Рожнов прижимал Аллена к стене, а Кучкин с наслаждением хлестал американца по физиономии. В отдалении болтался Шульте и что-то нудил про нетоварищеское поведение и утрату командного духа – причем к кому именно это относится, не уточнял. Русские поняли начальника так, как им показалось удобнее: поменялись местами, и теперь уже Рожнов навалял астронавту по первое число…
Увы, первый орбитальный мордобой – событие, безусловно, историческое, сравнимое по значимости, если разобраться, с лунным шагом Армстронга – случился лишь в мечтах летчика-космонавта РКА подполковника Кучкина.

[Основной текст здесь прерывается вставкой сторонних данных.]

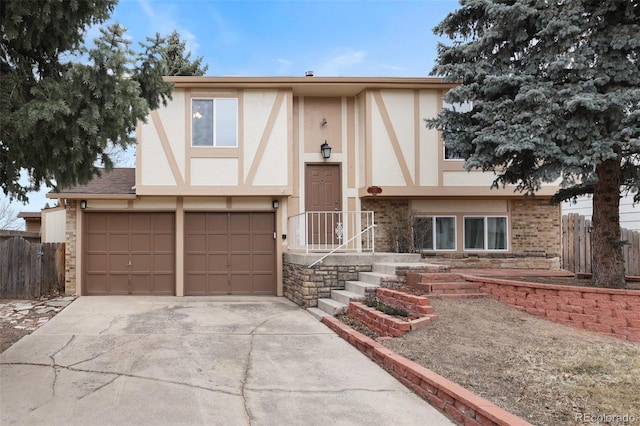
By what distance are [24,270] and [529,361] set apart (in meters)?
11.0

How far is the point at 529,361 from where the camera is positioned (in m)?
4.99

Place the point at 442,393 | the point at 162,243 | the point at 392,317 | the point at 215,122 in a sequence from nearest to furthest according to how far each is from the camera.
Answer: the point at 442,393, the point at 392,317, the point at 215,122, the point at 162,243

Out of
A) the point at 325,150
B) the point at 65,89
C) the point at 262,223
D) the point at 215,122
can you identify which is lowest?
the point at 262,223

Верных полсуток он воображал, что именно и каким образом сделает с насовцем, когда удастся выколупать того из спускаемого. Кучкин не был по натуре злым или жестоким, просто мысли о справедливом возмездии помогали держаться в тонусе.
Примерно о том же все это время размышлял инженер Рожнов. Правда, он еще прикидывал, как удержать Кучкина, чтобы тот, паче чаяния, Аллена не забил.

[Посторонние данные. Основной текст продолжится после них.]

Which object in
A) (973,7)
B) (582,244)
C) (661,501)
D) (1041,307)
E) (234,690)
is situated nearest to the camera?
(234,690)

Начальник экспедиции посещения «лунной платформы» Шульте не поддавался эмоциям, бессмысленным перед лицом смерти. Он думал только о борьбе за станцию. Когда стало ясно, что Аллен не отделит спускаемый аппарат, Шульте догадался, какая беда приключилась с несчастным астронавтом, пожалел его и забыл. Тут как раз и Кучкин утихомирился – он сначала метался по отсекам, искал биг рашен хаммер, но потом Рожнов что-то рассказал ему, оба вдруг принялись хихикать, просветлели лицами и доложили: командир, распоряжайтесь нами.
Было холодно, сыро и душно. Отвратительное сочетание.

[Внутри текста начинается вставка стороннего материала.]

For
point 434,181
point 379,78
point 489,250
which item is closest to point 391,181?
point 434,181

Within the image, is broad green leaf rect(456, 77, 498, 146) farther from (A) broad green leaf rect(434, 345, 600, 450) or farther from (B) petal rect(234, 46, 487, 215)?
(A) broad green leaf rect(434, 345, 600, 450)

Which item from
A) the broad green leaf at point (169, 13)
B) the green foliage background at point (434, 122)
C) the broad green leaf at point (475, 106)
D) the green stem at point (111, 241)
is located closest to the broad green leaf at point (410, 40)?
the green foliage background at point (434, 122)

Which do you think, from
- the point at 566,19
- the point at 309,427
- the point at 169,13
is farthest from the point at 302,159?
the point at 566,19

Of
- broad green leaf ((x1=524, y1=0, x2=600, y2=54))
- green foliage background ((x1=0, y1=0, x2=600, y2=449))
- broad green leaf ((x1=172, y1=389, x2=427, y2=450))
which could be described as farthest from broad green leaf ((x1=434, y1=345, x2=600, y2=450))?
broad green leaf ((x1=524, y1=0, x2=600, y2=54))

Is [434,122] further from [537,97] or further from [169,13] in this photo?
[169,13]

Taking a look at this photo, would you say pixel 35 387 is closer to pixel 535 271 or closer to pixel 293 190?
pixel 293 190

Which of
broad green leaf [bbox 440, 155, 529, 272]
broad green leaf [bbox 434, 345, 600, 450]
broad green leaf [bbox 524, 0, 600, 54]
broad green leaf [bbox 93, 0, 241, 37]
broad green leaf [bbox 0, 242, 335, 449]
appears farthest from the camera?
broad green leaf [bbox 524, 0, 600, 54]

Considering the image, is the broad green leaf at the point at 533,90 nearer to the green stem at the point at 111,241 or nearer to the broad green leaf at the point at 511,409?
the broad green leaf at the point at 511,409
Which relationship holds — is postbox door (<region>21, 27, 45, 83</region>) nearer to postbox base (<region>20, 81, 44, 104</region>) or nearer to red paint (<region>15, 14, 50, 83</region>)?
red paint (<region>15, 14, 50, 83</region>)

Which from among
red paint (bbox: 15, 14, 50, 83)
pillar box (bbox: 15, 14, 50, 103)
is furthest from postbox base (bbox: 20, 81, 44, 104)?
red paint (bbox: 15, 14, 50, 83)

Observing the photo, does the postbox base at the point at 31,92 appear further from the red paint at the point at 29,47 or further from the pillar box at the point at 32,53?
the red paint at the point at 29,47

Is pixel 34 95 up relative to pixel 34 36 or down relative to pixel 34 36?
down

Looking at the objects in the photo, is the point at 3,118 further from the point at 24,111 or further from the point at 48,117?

Королевский ЦУП помогал советами. Судя по бодрому и деловому тону, все ответственные лица там просто с ума сходили.
В Хьюстоне, сгорая от стыда, вычитывали по буковке контракт астронавта Аллена. Их главный уже заявил русскому и европейскому коллегам: «Что я могу сказать? Мне нечего сказать. Давайте сначала попробуем спасти нашу станцию. А там посмотрим».
Коллеги решили, что это разумно. Аллен давно мог отделиться и идти на посадку. Но не стал. Он просто сидел в ТМ4, глух и нем, – спрятался как мышь в норке, отгородившись крышкой люка не только от надвигающейся на станцию гибели, но и от всего мира. Когда так поступает бывший военный летчик, значит, плохо с человеком. Ну и пусть сидит пока.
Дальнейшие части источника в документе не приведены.